### Goal of the exercise
Read the data below line by line and copy each one with "site" in it.

Collected data
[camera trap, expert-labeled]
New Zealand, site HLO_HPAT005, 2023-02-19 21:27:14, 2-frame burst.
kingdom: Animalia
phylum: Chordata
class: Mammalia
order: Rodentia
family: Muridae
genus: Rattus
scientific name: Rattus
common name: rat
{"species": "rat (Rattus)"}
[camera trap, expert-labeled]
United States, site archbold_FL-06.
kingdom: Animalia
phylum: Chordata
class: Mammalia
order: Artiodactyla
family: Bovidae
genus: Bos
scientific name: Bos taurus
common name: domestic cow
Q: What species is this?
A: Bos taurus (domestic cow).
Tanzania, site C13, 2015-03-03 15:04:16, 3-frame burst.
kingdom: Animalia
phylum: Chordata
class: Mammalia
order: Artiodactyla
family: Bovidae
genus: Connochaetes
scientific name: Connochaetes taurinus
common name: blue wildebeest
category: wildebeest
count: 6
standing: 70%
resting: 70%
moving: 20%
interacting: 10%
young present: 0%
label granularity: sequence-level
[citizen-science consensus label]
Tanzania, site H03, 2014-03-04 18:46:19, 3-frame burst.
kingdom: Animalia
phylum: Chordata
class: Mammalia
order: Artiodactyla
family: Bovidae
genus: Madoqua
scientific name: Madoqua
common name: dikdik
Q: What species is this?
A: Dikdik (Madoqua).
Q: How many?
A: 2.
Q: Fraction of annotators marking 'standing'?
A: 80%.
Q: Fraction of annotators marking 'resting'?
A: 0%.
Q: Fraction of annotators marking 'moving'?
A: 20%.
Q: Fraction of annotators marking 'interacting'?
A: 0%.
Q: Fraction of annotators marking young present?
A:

### Finished task
New Zealand, site HLO_HPAT005, 2023-02-19 21:27:14, 2-frame burst.
United States, site archbold_FL-06.
Tanzania, site C13, 2015-03-03 15:04:16, 3-frame burst.
Tanzania, site H03, 2014-03-04 18:46:19, 3-frame burst.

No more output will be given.